● EXERCISE INSTRUCTIONS
Extend the mailing-list reply on BPF ksym variables in kernel modules, picking up right after its last sentence.

● EXCERPT TO READ
Re: [PATCH RFC bpf-next 2/4] bpf: support BPF ksym variables in kernel modules

From: Alexei Starovoitov <alexei.starovoitov@gmail.com>
To: Andrii Nakryiko <andrii.nakryiko@gmail.com>
Cc: Andrii Nakryiko <andrii@kernel.org>, bpf <bpf@vger.kernel.org>,
	Networking <netdev@vger.kernel.org>,
	Alexei Starovoitov <ast@fb.com>,
	Daniel Borkmann <daniel@iogearbox.net>,
	Kernel Team <kernel-team@fb.com>
Subject: Re: [PATCH RFC bpf-next 2/4] bpf: support BPF ksym variables in kernel modules
Date: Fri, 11 Dec 2020 17:52:15 -0800	[thread overview]
Message-ID: <20201212015215.zmychededhpv55th@ast-mbp> (raw)
In-Reply-To: <CAEf4BzbZK8uZOprwHq_+mh=2Lb27POv5VMW4kB6eyPc_6bcSPg@mail.gmail.com>

On Fri, Dec 11, 2020 at 02:15:28PM -0800, Andrii Nakryiko wrote:
> On Fri, Dec 11, 2020 at 1:27 PM Alexei Starovoitov
> <alexei.starovoitov@gmail.com> wrote:
> >
> > On Thu, Dec 10, 2020 at 08:27:32PM -0800, Andrii Nakryiko wrote:
> > > During BPF program load time, verifier will resolve FD to BTF object and will
> > > take reference on BTF object itself and, for module BTFs, corresponding module
> > > as well, to make sure it won't be unloaded from under running BPF program. The
> > > mechanism used is similar to how bpf_prog keeps track of used bpf_maps.
> > ...
> > > +
> > > +     /* if we reference variables from kernel module, bump its refcount */
> > > +     if (btf_is_module(btf)) {
> > > +             btf_mod->module = btf_try_get_module(btf);
> >
> > Is it necessary to refcnt the module? Correct me if I'm wrong, but
> > for module's BTF we register a notifier. Then the module can be rmmod-ed
> > at any time and we will do btf_put() for corresponding BTF, but that BTF may
> > stay around because bpftool or something is looking at it.

● EXERCISE DATA
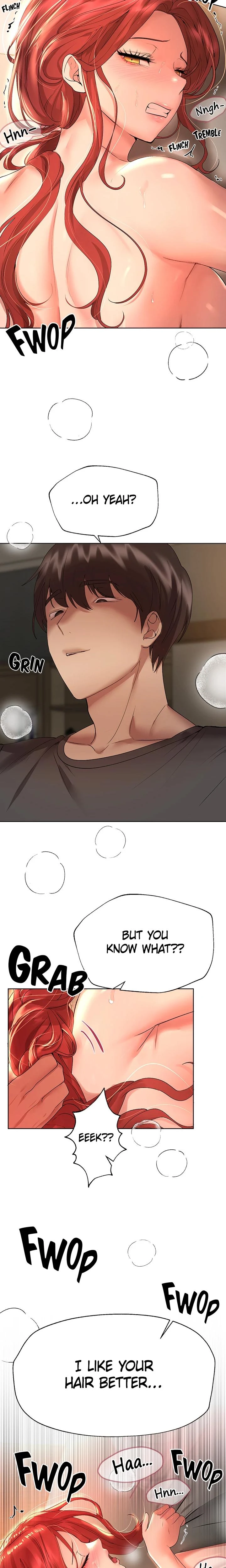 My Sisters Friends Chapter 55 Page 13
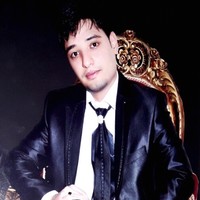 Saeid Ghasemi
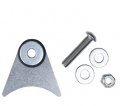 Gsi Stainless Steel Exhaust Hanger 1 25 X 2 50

---

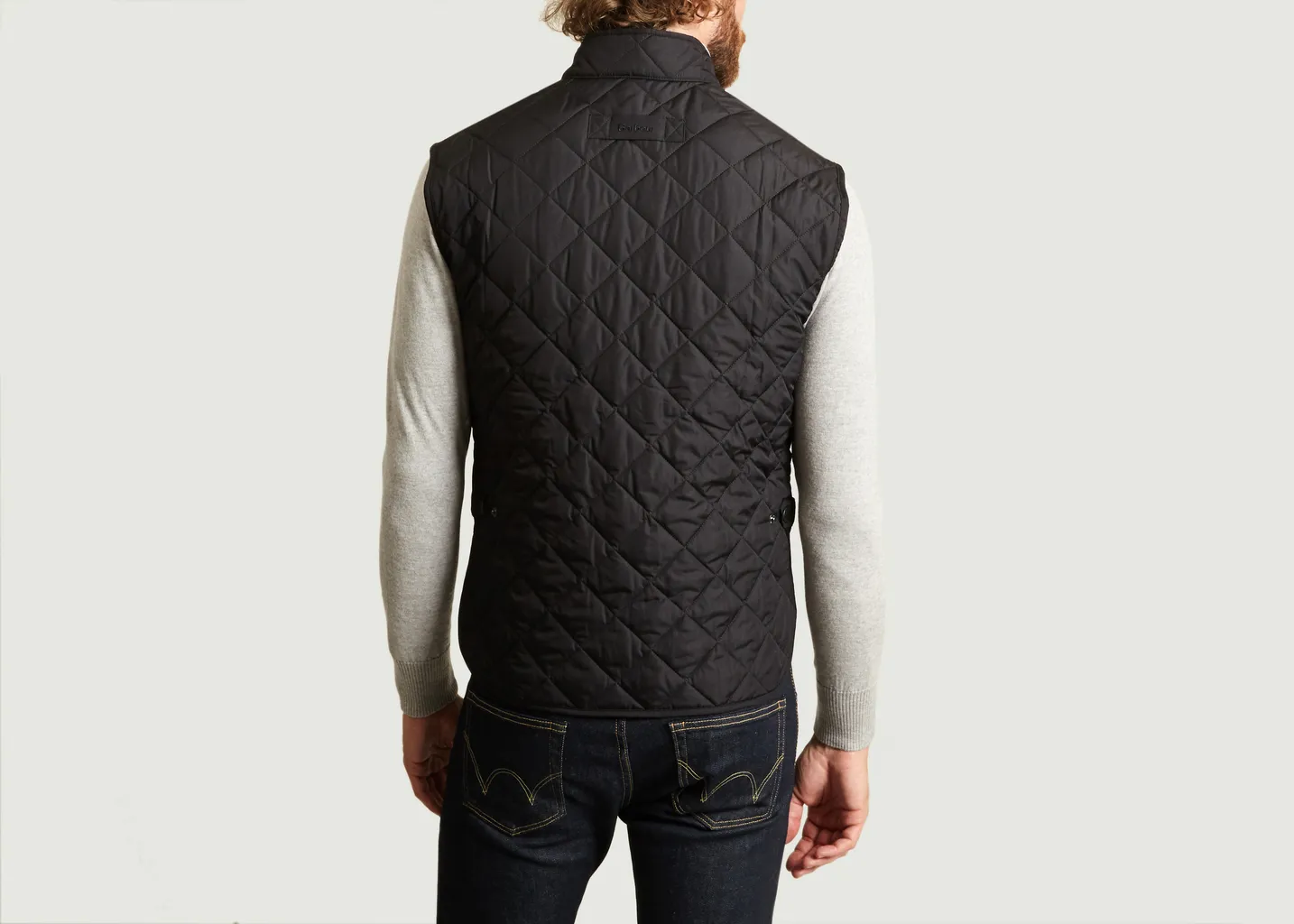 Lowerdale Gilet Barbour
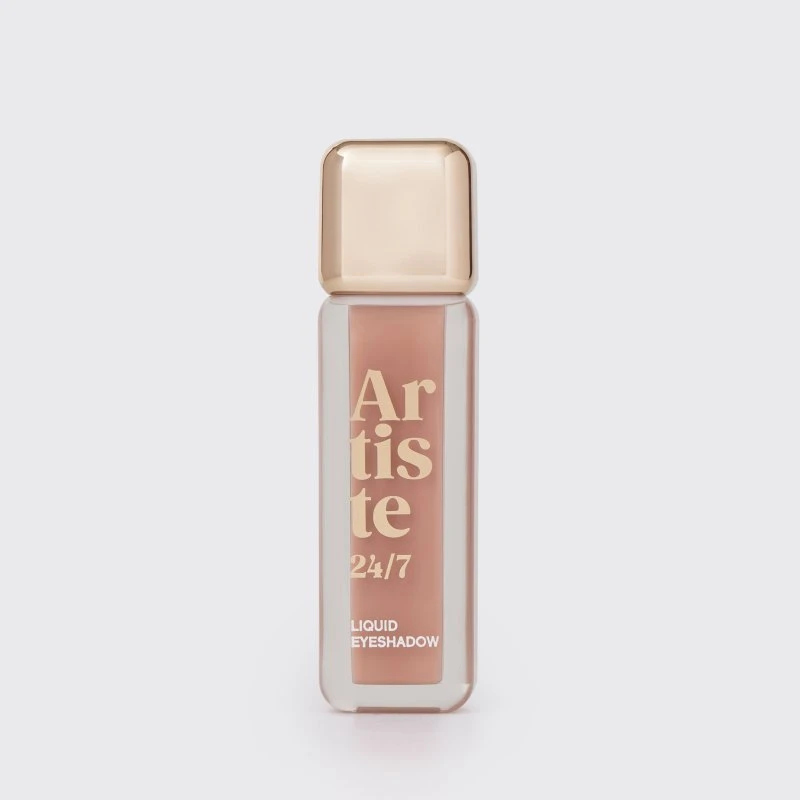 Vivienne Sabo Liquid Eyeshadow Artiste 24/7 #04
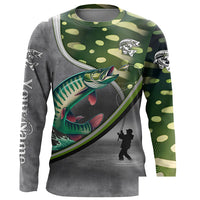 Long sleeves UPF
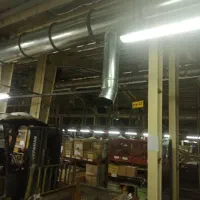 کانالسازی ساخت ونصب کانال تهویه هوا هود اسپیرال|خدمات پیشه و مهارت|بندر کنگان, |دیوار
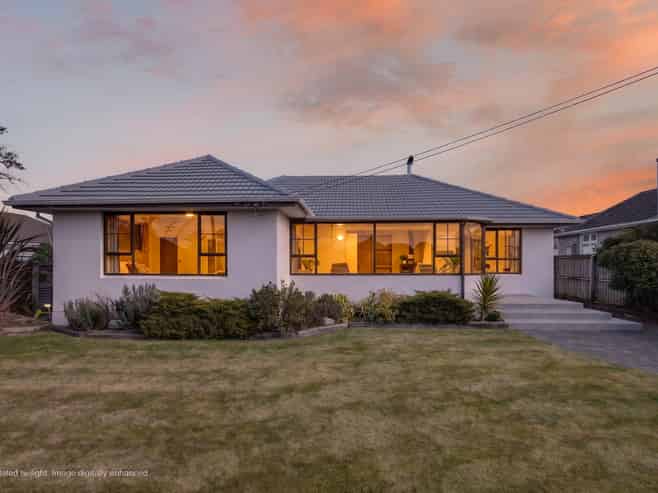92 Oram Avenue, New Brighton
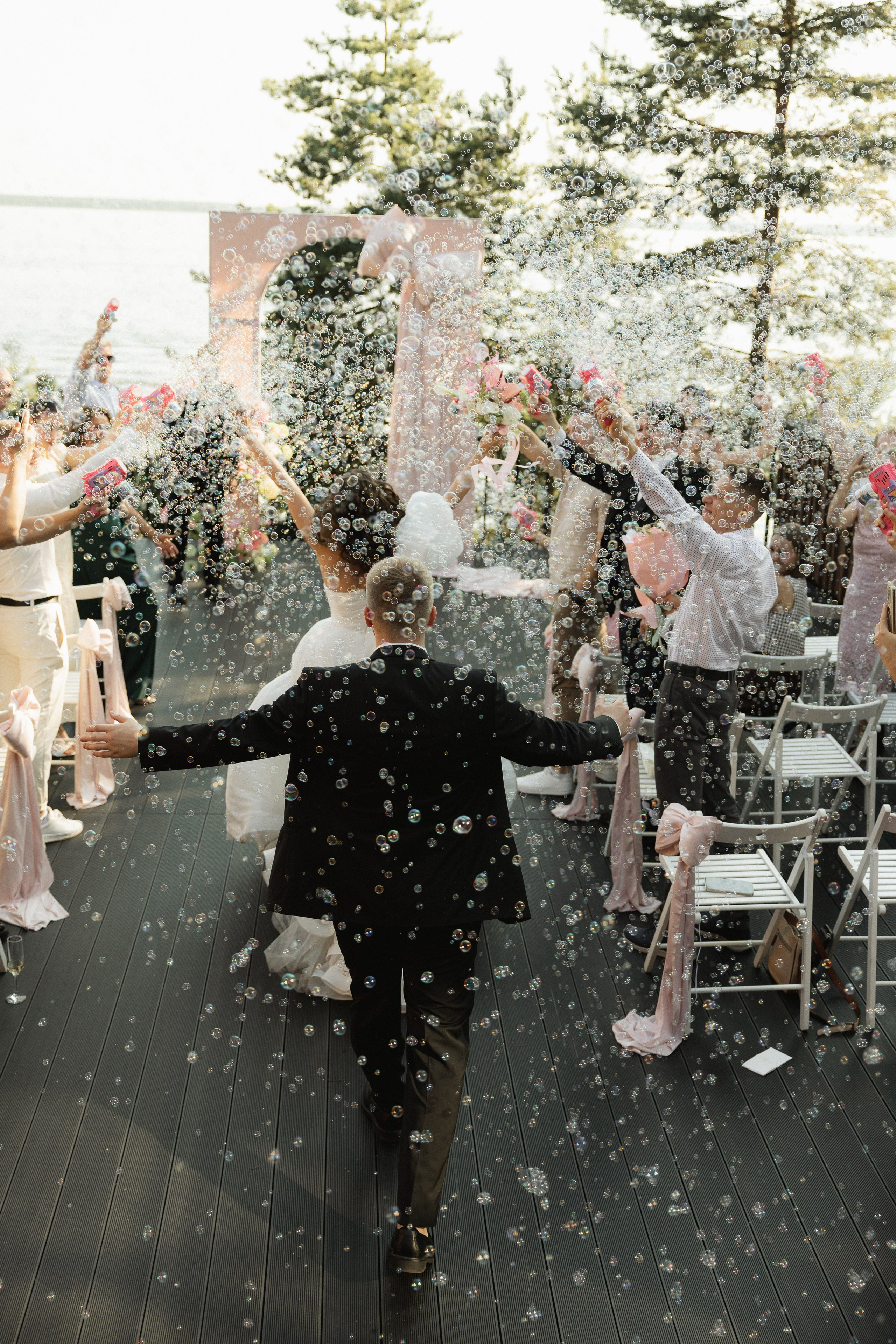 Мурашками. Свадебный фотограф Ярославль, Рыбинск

● RESULT
> 
> Correct, BTF object itself doesn't take a refcnt on module.
> 
> > Similarly when prog is attached to raw_tp in a module we currently do try_module_get(),
> > but is it really necessary ? When bpf is attached to a netdev the netdev can
> > be removed and the link will be dangling. May be it makes sense to do the same
> > with modules?  The raw_tp can become dangling after rmmod and the prog won't be
> 
> So for raw_tp it's not the case today. I tested, I attached raw_tp,
> kept triggering it in a loop, and tried to rmmod bpf_testmod. It
> failed, because raw tracepoint takes refcnt on module. rmmod -f

Right. I meant that we can change that behavior if it would make sense to do so.

> bpf_testmod also didn't work, but it's because my kernel wasn't built
> with force-unload enabled for modules. But force-unload is an entirely
> different matter and it's inherently dangerous to do, it can crash and
> corrupt anything in the kernel.
> 
> > executed anymore. So hard coded address of a per-cpu var in a ksym will
> > be pointing to freed mod memory after rmmod, but that's ok, since that prog will
> > never execute.
> 
> Not so fast :) Indeed, if somehow module gets unloaded while we keep
> BPF program loaded, we'll point to unallocated memory **OR** to a
> memory re-used for something else. That's bad. Nothing will crash even
> if it's unmapped memory (due to bpf_probe_read semantics), but we will
> potentially be reading some garbage (not zeroes), if some other module
> re-uses that per-CPU memory.
> 
> As for the BPF program won't be triggered. That's not true in general,
> as you mention yourself below.
> 
> > On the other side if we envision a bpf prog attaching to a vmlinux function
> > and accessing per-cpu or normal ksym in some module it would need to inc refcnt
> > of that module, since we won't be able to guarantee that this prog will
> > not execute any more. So we cannot allow dangling memory addresses.
> 
> That's what my new selftest is doing actually. It's a generic
> sys_enter raw_tp, which doesn't attach to the module, but it does read
> module's per-CPU variable. 

Got it. I see that now.

> So I actually ran a test before posting. I
> successfully unloaded bpf_testmod, but kept running the prog. And it
> kept returning *correct* per-CPU value. Most probably due to per-CPU
> memory not unmapped and not yet reused for something else. But it's a
> really nasty and surprising situation.

you mean you managed to unload early during development before
you've introduced refcnting of modules?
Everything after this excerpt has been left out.